READING PASSAGE:

::::

How did Hybrid Theory come out ? Well, YellPee recorded one song and then altering the riffs here and there, they recorded a whole album... meaning almost every song sounds the same with just different emo stuff thrown. It became a huge commercial success. Then came out Meteora. It was more like Hybrid Theory pt.2. and thats why people loved it. Then came M2M, which wasnt a success even though it was YellPee's most technical album with some solos by the hairy-monster a.k.a Brad Delson but it wasnt well appreciated. Why ? Coz it wasnt Hybrid Theory pt.3. .

It would be too unfair to diss YellPee and give all the praises to Metallica.... so lemme say that even if I love Metallica, and it is on my top 10 fav. band list... it's still a sell out. They started out by releasing Kill em' All, which is my all time fav. Metallica album with masterpieces such as Hit the Lights, Metal Militia and Motorbreath . Then came Ride The Lightning... well this album had it all! Fast thrash attacks and some nice ballads (Fade to Black.. anyone ?). Then came Master of Puppets. This album contains my all time fav. Metallica song and that's, 'Master of Puppets' . Then was the time for '....And Justice For All'. This album was also very good with the famous song 'One'. Then came the Black Album and this is very Metallica started going mainstream and with the albums, Load, ReLoad and St.Anger... they were unofficialy sold out! Death Magnetic is nice though... but still lacking when compared to the first 4 albums .


----------



## Psychosocial (May 12, 2009)

sagar.best said:


> i can't understand why only kids listen to their songs haven't you watched any live performance by them ......a huge crowd is there of men and women above 20 yrs ....lol for me He is the best......
> 
> BTW i would also love to try metallica let us know some good and rocking songs of metallica.......



I was a big LP fane couple o' years ago and have seen nearly 7 live concerts by them.. including the famous Live in Texas. I know there is a huge crowd of 'men and women above 20yrs' but that does not make 'him' better.

Lol Metallica has a crowd full of people ranging from 13-60yrs old .


----------



## thewisecrab (May 12, 2009)

sagar.best said:


> i can't understand why only kids listen to their songs haven't you watched any live performance by them ......a huge crowd is there of men and women above 20 yrs ....lol for me He is the best......
> 
> BTW i would also love to try metallica let us know some good and rocking songs of metallica.......


By kids, Psychosocial and I mean "immature metalheads". 
I have all of LP's concerts, be it live in texas, Rock am Ring in 2004 or 2007, or Live Earth in Tokyo.
After a while though, I found LP to be too boring and repetitive, and I moved on to metal greats of Metallica, Iron Maiden, Megadeth and recently, Children Of Bodom
It's totally outrageous to compare LP to the pioneer's of the thrash metal genre, both are miles apart in terms of their music, genres audiences.

::::

ROWS:
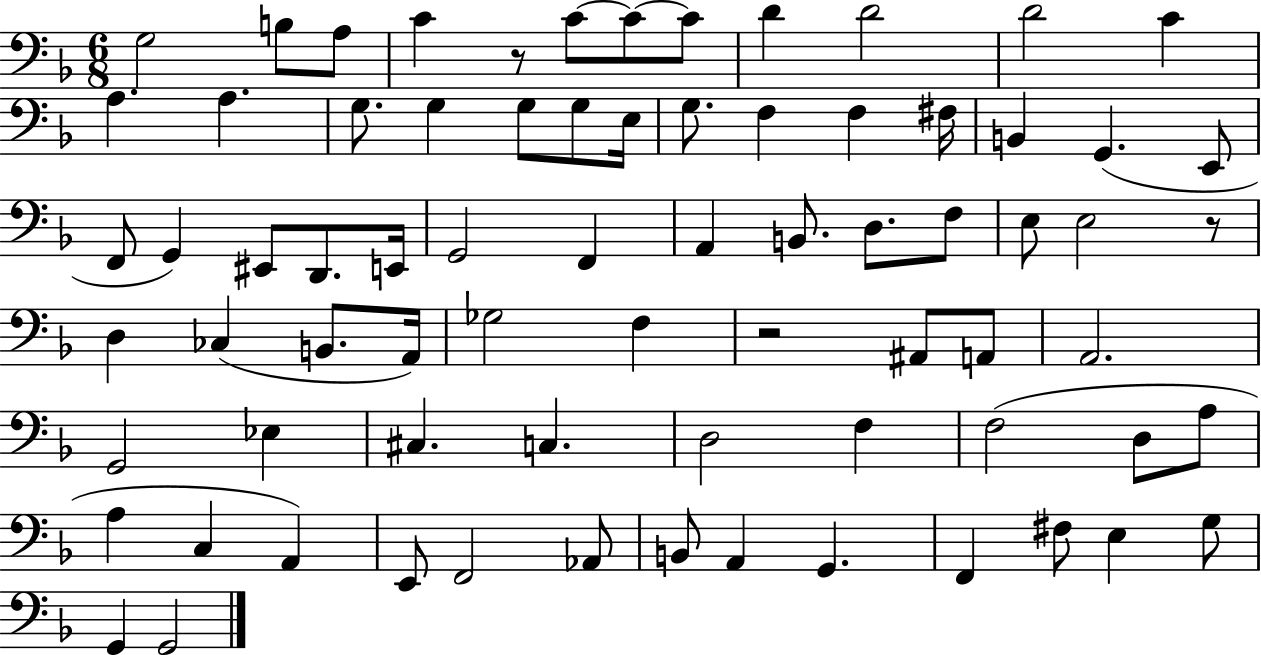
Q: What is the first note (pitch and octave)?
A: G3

::::

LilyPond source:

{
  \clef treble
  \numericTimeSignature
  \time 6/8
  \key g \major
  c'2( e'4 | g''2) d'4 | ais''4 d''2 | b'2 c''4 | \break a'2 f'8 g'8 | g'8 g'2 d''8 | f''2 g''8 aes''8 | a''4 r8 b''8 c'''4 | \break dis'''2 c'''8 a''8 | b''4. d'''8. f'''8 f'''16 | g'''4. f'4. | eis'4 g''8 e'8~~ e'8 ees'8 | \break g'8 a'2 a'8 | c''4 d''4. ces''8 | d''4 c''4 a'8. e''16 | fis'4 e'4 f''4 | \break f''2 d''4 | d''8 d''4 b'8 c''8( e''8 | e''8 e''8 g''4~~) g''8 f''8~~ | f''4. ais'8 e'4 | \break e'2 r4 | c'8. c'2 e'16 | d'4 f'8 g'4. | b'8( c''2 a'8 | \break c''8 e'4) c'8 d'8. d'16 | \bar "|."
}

::::

TASK TO COMPLETE:
Write out the forum thread again from "I have all of" up to and including "music, genres audiences.", substituting "Slayer" for "Megadeth". The items have nothing to do with any of this.

RESULT OF THE TASK:
I have all of LP's concerts, be it live in texas, Rock am Ring in 2004 or 2007, or Live Earth in Tokyo.
After a while though, I found LP to be too boring and repetitive, and I moved on to metal greats of Metallica, Iron Maiden, Slayer and recently, Children Of Bodom
It's totally outrageous to compare LP to the pioneer's of the thrash metal genre, both are miles apart in terms of their music, genres audiences.